Sequins provides a mechanism to deal with this in the form of the
shard_id configuration
property. The shard_id
, unlike hostname, does not have to be unique per node.
If you spin up a node with the same shard_id
, it will replicate the exact same
partitions. You can use this to replace an exploded node, or to spin up a new
node in advance of decommissioning an old one.
1. Of course, it's still important for clients to retry requests (and have timeouts). ↩
Zookeeper Failure
Sequins depends on Zookeeper for the coordination of sharding, but only ever asynchronously. That means that if Zookeeper becomes unavailable,
New nodes will refuse to start up.
Sequins will not download new databases or versions of databases.
In the case of a split, where some nodes can talk to Zookeeper and others can not, the partition map may become stale, and you may receive different versions of a given database from different nodes.
Crucially, however, Zookeeper going down should never impact an existing cluster's ability to service requests.
Version upgrades
Sequins uses Zookeeper to check which nodes have which partitions. It will upgrade to a new version when that version is minimally replicated—when every partition is available somewhere in the cluster.

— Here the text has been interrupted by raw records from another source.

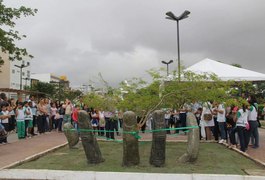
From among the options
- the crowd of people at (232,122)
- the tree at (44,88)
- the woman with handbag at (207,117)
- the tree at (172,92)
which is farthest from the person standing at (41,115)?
the tree at (44,88)

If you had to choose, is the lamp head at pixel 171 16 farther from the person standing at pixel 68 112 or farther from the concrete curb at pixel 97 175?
the concrete curb at pixel 97 175

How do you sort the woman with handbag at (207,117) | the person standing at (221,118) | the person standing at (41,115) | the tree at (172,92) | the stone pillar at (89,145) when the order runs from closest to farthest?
1. the stone pillar at (89,145)
2. the tree at (172,92)
3. the person standing at (221,118)
4. the woman with handbag at (207,117)
5. the person standing at (41,115)

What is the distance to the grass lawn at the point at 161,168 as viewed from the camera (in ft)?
23.6

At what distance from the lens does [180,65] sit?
11.1 m

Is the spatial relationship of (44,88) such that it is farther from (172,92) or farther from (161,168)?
(161,168)

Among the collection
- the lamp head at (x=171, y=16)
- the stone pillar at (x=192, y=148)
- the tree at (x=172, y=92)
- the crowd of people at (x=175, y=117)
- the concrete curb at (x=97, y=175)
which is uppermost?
the lamp head at (x=171, y=16)

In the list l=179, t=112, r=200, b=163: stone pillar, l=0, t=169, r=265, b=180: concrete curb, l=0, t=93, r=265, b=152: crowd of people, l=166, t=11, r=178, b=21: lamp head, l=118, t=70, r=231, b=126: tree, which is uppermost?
l=166, t=11, r=178, b=21: lamp head

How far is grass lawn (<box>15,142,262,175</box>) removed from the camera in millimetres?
7195

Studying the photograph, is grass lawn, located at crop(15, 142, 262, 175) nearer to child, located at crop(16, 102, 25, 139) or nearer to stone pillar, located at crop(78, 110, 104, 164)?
stone pillar, located at crop(78, 110, 104, 164)

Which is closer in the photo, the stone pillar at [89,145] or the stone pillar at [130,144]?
the stone pillar at [130,144]

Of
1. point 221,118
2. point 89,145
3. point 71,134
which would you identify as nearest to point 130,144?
point 89,145

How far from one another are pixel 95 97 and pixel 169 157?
3.72 m

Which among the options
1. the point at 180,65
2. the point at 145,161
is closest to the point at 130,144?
the point at 145,161

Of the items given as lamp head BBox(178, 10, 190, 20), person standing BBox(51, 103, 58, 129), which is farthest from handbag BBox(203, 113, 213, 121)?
person standing BBox(51, 103, 58, 129)
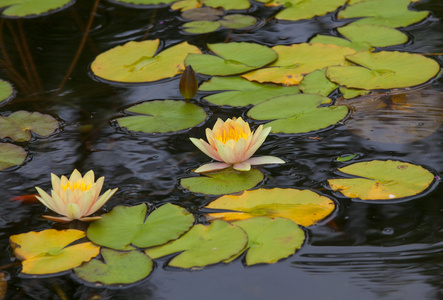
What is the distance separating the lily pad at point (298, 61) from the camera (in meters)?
2.68

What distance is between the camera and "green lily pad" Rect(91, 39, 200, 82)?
9.18ft

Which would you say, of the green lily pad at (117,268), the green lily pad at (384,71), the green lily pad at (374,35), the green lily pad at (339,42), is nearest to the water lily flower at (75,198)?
the green lily pad at (117,268)

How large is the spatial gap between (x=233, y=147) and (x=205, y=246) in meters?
0.47

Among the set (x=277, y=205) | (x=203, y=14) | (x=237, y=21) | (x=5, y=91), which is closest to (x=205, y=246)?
(x=277, y=205)

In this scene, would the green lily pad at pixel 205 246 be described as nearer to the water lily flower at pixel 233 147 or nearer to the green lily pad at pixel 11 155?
the water lily flower at pixel 233 147

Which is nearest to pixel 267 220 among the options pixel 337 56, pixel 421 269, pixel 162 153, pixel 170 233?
pixel 170 233

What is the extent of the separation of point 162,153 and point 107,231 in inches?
20.7

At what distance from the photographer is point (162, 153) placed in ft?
7.25

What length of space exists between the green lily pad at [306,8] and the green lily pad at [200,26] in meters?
0.40

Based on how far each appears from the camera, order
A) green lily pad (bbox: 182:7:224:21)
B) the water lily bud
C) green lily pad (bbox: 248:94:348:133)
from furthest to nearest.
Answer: green lily pad (bbox: 182:7:224:21) < the water lily bud < green lily pad (bbox: 248:94:348:133)

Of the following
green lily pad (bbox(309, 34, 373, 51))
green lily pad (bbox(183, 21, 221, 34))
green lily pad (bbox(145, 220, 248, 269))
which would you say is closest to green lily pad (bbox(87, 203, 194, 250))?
green lily pad (bbox(145, 220, 248, 269))

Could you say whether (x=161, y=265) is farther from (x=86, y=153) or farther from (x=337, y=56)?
(x=337, y=56)

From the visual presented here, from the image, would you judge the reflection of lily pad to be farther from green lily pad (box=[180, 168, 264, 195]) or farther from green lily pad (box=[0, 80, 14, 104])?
green lily pad (box=[0, 80, 14, 104])

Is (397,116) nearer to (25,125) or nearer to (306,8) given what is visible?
(306,8)
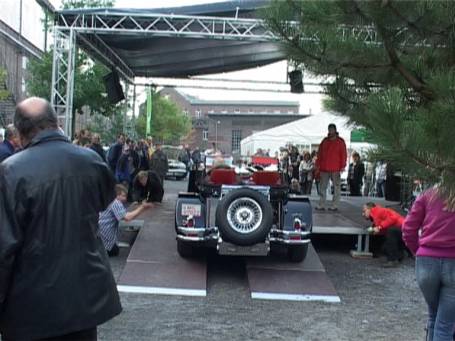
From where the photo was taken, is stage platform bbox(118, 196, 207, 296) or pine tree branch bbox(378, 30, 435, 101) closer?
pine tree branch bbox(378, 30, 435, 101)

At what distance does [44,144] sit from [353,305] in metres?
5.20

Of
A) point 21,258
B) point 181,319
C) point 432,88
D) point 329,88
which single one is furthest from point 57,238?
point 181,319

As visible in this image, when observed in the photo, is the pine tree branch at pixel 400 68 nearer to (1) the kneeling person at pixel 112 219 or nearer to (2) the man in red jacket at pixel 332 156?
(1) the kneeling person at pixel 112 219

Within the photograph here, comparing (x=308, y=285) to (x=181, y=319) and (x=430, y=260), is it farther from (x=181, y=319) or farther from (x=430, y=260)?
(x=430, y=260)

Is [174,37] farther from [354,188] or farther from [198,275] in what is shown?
[198,275]

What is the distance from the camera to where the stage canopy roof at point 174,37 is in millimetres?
12883

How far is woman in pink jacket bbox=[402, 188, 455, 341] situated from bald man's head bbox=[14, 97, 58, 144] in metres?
2.35

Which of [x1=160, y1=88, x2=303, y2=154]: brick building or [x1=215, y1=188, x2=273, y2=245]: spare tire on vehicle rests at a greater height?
[x1=160, y1=88, x2=303, y2=154]: brick building

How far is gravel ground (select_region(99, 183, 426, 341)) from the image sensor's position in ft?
18.8

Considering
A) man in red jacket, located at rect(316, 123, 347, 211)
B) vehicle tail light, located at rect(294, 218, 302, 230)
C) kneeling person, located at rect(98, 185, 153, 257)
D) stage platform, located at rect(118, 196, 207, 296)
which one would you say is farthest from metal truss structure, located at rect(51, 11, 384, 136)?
vehicle tail light, located at rect(294, 218, 302, 230)

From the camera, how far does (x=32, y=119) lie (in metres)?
2.60

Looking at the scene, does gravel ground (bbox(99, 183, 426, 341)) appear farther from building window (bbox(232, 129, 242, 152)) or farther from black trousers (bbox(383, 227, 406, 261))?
building window (bbox(232, 129, 242, 152))

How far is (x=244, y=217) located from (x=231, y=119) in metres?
83.2

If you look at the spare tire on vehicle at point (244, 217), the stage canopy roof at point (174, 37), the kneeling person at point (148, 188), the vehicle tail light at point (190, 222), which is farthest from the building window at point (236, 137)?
the spare tire on vehicle at point (244, 217)
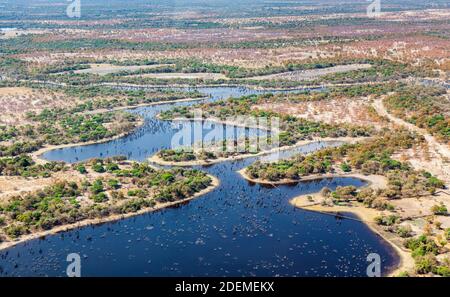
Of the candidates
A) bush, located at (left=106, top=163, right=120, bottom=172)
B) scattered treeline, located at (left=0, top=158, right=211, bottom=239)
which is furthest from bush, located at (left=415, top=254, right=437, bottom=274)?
bush, located at (left=106, top=163, right=120, bottom=172)

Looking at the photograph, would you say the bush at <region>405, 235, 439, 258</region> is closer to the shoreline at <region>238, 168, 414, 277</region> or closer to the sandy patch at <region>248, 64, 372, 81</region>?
the shoreline at <region>238, 168, 414, 277</region>

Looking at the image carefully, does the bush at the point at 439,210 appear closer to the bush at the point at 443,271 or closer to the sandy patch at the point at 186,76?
the bush at the point at 443,271

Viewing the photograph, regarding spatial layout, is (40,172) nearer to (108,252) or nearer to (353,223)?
(108,252)

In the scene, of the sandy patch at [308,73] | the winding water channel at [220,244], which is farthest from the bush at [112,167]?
the sandy patch at [308,73]

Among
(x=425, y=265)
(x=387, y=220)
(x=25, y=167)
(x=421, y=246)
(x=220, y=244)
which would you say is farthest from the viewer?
(x=25, y=167)

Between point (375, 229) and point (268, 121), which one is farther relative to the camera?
point (268, 121)

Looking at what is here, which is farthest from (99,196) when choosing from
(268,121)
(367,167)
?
(268,121)

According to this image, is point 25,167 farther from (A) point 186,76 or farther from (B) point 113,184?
(A) point 186,76
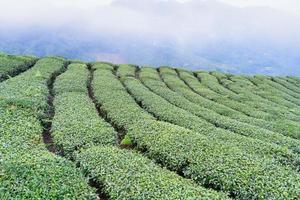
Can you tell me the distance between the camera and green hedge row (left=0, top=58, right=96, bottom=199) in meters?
13.6

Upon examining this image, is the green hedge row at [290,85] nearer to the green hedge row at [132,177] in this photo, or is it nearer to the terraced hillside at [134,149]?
the terraced hillside at [134,149]

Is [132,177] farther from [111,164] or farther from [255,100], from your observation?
[255,100]

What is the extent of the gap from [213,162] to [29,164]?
319 inches

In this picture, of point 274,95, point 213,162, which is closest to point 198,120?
point 213,162

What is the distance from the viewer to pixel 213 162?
59.3 feet

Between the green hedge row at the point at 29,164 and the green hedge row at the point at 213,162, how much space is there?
202 inches

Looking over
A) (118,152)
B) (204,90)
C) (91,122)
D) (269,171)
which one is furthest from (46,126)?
(204,90)

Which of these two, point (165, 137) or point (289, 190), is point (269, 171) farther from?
point (165, 137)

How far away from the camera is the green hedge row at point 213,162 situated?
15.9 m

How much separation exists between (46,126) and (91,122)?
3.38 meters

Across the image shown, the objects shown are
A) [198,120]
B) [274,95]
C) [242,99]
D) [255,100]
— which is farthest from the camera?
[274,95]

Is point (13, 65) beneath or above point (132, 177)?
beneath

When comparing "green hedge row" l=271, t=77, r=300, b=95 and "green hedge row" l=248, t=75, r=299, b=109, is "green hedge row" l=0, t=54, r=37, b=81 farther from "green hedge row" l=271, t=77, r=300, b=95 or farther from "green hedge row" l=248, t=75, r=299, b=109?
"green hedge row" l=271, t=77, r=300, b=95

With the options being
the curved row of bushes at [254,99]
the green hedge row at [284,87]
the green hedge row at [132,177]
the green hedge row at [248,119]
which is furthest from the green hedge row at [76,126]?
the green hedge row at [284,87]
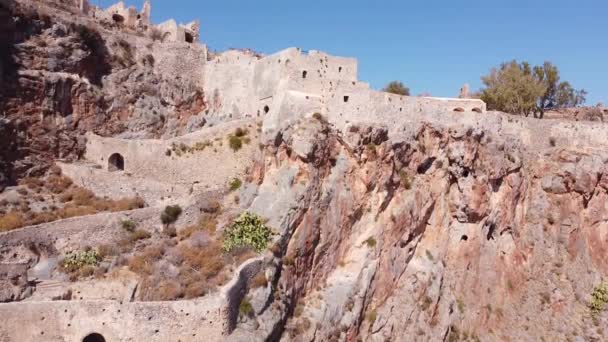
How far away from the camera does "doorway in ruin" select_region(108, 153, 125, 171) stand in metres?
33.5

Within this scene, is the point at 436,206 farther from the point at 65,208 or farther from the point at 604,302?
the point at 65,208

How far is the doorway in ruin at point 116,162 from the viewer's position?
33.5m

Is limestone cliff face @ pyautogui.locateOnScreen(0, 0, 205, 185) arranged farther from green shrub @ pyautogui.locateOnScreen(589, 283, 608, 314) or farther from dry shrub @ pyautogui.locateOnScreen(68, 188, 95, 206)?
green shrub @ pyautogui.locateOnScreen(589, 283, 608, 314)

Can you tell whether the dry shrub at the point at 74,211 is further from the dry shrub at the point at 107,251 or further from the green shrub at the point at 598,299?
the green shrub at the point at 598,299

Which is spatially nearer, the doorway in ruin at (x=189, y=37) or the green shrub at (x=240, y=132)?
the green shrub at (x=240, y=132)

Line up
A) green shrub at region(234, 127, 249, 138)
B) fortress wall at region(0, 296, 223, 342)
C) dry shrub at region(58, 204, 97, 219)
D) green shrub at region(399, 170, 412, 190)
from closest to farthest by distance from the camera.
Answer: fortress wall at region(0, 296, 223, 342)
dry shrub at region(58, 204, 97, 219)
green shrub at region(234, 127, 249, 138)
green shrub at region(399, 170, 412, 190)

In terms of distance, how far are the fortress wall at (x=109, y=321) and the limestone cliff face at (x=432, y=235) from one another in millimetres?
4514

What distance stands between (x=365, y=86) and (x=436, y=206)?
27.2ft

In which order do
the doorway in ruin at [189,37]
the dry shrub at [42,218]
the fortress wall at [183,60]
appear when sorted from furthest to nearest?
the doorway in ruin at [189,37], the fortress wall at [183,60], the dry shrub at [42,218]

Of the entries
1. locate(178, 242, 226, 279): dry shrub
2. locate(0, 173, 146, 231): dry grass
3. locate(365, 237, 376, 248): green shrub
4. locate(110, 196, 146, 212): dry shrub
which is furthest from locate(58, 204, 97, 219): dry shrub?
locate(365, 237, 376, 248): green shrub

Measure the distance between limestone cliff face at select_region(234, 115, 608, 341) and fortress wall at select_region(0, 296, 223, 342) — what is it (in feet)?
14.8

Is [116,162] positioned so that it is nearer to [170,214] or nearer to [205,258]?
[170,214]

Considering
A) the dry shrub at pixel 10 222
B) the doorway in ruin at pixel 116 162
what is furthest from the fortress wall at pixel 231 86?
the dry shrub at pixel 10 222

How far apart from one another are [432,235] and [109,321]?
68.0ft
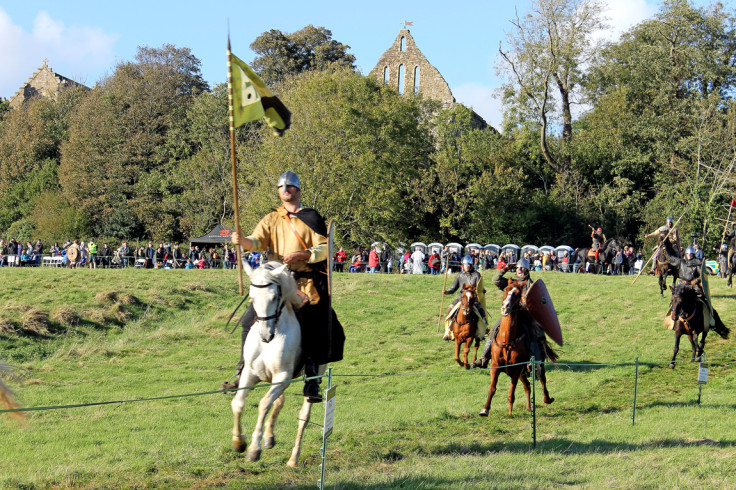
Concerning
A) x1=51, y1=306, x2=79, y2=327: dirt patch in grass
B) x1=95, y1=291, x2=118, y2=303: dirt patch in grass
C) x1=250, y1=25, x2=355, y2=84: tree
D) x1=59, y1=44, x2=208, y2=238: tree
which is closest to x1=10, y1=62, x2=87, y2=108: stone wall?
x1=59, y1=44, x2=208, y2=238: tree

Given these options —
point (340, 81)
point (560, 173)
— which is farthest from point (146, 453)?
point (560, 173)

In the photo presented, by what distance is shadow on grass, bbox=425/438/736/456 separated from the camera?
1035cm

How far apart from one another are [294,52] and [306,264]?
60.9m

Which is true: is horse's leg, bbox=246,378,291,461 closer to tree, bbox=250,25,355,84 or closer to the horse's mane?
the horse's mane

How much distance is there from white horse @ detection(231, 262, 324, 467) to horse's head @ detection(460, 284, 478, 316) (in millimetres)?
9237

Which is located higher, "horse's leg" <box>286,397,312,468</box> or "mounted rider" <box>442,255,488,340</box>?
"mounted rider" <box>442,255,488,340</box>

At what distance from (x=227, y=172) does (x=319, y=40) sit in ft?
58.7

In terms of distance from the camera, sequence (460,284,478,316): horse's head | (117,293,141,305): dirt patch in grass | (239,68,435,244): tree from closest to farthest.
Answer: (460,284,478,316): horse's head, (117,293,141,305): dirt patch in grass, (239,68,435,244): tree

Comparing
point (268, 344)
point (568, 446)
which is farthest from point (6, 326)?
point (568, 446)

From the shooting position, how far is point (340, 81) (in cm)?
4519

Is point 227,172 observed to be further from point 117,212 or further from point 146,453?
point 146,453

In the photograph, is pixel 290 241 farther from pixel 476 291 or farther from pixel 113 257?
pixel 113 257

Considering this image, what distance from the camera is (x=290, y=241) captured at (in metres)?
9.07

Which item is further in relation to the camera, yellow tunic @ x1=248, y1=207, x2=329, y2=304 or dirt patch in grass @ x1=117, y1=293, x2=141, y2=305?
dirt patch in grass @ x1=117, y1=293, x2=141, y2=305
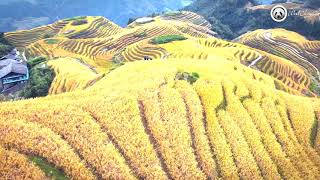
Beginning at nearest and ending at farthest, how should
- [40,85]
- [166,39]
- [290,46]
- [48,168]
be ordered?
[48,168] → [40,85] → [166,39] → [290,46]

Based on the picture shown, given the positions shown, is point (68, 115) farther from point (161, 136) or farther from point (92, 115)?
point (161, 136)

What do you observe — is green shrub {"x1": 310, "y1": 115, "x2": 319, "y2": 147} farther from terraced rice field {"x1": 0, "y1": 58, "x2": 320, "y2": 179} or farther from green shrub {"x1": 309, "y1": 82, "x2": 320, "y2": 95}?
green shrub {"x1": 309, "y1": 82, "x2": 320, "y2": 95}

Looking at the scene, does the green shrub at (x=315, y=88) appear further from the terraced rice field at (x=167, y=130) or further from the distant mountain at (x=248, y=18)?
the distant mountain at (x=248, y=18)

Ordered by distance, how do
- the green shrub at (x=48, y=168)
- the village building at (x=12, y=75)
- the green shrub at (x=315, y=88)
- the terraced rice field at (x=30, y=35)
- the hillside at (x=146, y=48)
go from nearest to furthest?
the green shrub at (x=48, y=168) → the village building at (x=12, y=75) → the hillside at (x=146, y=48) → the green shrub at (x=315, y=88) → the terraced rice field at (x=30, y=35)

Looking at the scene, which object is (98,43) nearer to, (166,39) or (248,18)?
(166,39)

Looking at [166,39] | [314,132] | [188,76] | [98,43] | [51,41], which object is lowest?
[51,41]

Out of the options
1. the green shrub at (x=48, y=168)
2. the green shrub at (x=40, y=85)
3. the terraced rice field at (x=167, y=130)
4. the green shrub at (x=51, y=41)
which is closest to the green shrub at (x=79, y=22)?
the green shrub at (x=51, y=41)

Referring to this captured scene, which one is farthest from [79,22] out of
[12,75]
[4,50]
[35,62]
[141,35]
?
[12,75]
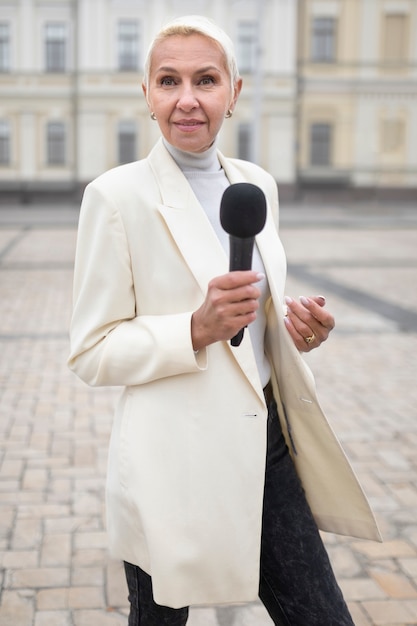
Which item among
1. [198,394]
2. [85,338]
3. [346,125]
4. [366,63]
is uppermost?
[366,63]

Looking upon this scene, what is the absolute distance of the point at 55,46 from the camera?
108 feet

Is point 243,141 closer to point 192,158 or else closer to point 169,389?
point 192,158

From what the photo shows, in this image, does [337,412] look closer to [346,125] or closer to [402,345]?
[402,345]

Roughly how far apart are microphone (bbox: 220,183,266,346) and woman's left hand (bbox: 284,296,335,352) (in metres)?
0.36

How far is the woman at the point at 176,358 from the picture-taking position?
1765 millimetres

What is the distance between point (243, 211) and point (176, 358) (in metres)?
0.37

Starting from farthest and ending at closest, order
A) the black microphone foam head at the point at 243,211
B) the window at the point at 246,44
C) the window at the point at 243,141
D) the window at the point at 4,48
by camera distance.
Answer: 1. the window at the point at 243,141
2. the window at the point at 246,44
3. the window at the point at 4,48
4. the black microphone foam head at the point at 243,211

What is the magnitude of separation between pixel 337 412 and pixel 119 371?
13.6ft

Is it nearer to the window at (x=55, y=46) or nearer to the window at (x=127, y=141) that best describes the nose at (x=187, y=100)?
the window at (x=127, y=141)

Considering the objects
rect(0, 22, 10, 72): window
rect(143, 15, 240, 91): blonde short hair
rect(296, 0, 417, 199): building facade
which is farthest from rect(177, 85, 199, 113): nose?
rect(0, 22, 10, 72): window

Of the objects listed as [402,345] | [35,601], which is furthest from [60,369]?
[35,601]

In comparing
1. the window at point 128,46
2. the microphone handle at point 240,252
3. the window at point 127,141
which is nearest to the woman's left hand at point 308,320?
the microphone handle at point 240,252

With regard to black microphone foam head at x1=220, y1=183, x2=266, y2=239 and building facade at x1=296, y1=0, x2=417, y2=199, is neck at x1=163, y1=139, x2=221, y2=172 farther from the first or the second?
building facade at x1=296, y1=0, x2=417, y2=199

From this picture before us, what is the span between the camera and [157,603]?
5.89 feet
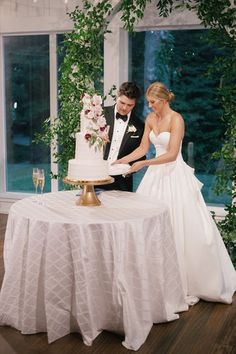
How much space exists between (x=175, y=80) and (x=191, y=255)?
9.87 ft

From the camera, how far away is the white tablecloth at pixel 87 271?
9.70 feet

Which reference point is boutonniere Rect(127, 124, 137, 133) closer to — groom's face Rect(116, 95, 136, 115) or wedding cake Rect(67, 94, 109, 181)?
groom's face Rect(116, 95, 136, 115)

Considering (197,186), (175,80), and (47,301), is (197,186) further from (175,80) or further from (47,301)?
(175,80)

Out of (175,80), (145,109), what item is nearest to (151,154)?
(145,109)

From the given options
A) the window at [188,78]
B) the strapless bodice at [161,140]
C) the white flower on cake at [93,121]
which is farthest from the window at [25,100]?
the white flower on cake at [93,121]

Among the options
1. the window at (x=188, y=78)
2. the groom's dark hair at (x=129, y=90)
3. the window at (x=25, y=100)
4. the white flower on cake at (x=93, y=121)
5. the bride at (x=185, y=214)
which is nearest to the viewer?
the white flower on cake at (x=93, y=121)

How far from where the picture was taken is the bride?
3744 millimetres

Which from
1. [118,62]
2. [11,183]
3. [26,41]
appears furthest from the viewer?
[11,183]

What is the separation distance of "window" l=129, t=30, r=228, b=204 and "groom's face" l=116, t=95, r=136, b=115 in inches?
75.7

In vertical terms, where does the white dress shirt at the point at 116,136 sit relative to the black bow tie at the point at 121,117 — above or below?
below

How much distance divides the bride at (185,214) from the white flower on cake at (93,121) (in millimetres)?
516

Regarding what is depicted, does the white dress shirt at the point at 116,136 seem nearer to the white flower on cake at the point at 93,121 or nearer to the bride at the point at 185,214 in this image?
the bride at the point at 185,214

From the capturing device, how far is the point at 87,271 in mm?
2969

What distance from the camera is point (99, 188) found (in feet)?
14.3
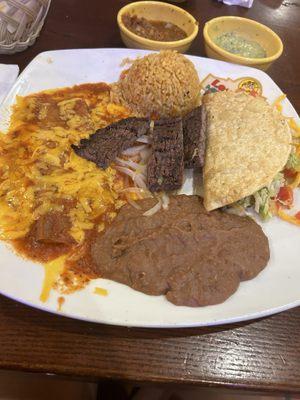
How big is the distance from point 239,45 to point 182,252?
1.93 meters

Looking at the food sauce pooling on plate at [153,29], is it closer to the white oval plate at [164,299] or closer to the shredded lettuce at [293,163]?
the shredded lettuce at [293,163]

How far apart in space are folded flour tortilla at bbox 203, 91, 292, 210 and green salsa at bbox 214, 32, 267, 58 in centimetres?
69

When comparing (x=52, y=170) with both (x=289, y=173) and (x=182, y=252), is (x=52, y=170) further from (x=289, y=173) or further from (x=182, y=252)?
(x=289, y=173)

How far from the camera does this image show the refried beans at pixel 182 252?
1597 millimetres

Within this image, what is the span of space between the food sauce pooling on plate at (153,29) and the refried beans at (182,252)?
1.52 meters

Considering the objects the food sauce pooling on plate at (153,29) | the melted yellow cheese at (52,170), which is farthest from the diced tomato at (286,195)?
the food sauce pooling on plate at (153,29)

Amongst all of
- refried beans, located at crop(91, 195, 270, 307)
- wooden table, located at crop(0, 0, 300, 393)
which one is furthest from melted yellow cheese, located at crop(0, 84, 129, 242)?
wooden table, located at crop(0, 0, 300, 393)

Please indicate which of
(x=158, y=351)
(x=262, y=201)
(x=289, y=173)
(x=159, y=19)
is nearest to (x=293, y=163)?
(x=289, y=173)

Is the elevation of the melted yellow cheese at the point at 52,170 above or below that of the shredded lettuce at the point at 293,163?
below

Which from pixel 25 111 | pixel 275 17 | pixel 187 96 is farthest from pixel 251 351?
pixel 275 17

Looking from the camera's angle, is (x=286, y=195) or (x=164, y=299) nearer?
(x=164, y=299)

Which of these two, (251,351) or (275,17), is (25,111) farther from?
(275,17)

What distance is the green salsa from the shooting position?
2.80m

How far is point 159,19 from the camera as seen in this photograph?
2.90 metres
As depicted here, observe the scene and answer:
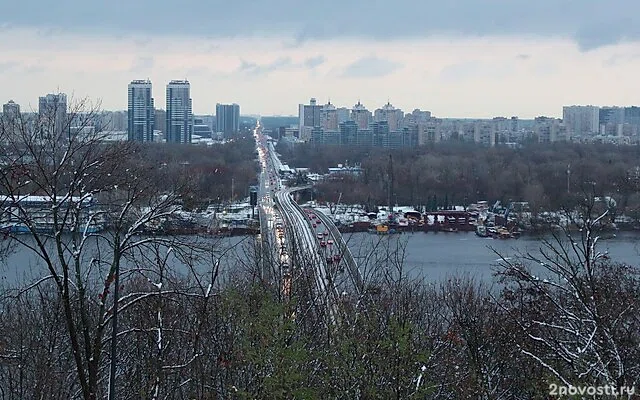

Note that this occurs before the version is fully replicated, and possibly even before the local node has any partitions.
Replication
During the window between an upgrade and full replication, Sequins is
more vulnerable to node failure. You can mitigate this vulnerability by
setting sharding.min_replication
, so that Sequins waits for a certain
amount of redundancy before triggering the upgrade.
However, a high min_replication
will also make upgrades take longer.
In particular, if min_replication
is the same as replication
, a
successful upgrade requires every single node to be up and running.
Recommended settings for a stable cluster are therefore
1 < min_replication
< replication
<= count(shard_id
).
Version consistency
Nodes in a sequins cluster will make a best-effort attempt to upgrade a given database at more or less the same time. It is, of course, physically impossible to ensure that individual nodes upgrade exactly at the same time, and you should not rely on this property.
Individual nodes will also attempt to be individually consistent. If you query a node in sequence, you should only ever see the version monotonically increase; in other words, once a node has upgraded to a new version of a given database, it should never return values from an older version, even if that request was proxied to another node. This, however, is also best-effort, and can fail in the case of extended coordination failure (because of a Zookeeper outage or something else).
In these cases, Sequins will always optimize for availability, and choose to
return a value from a different version if that is the only value available.
Sequins returns an X-Sequins-Version
header on
responses if you
need to track what version you're getting.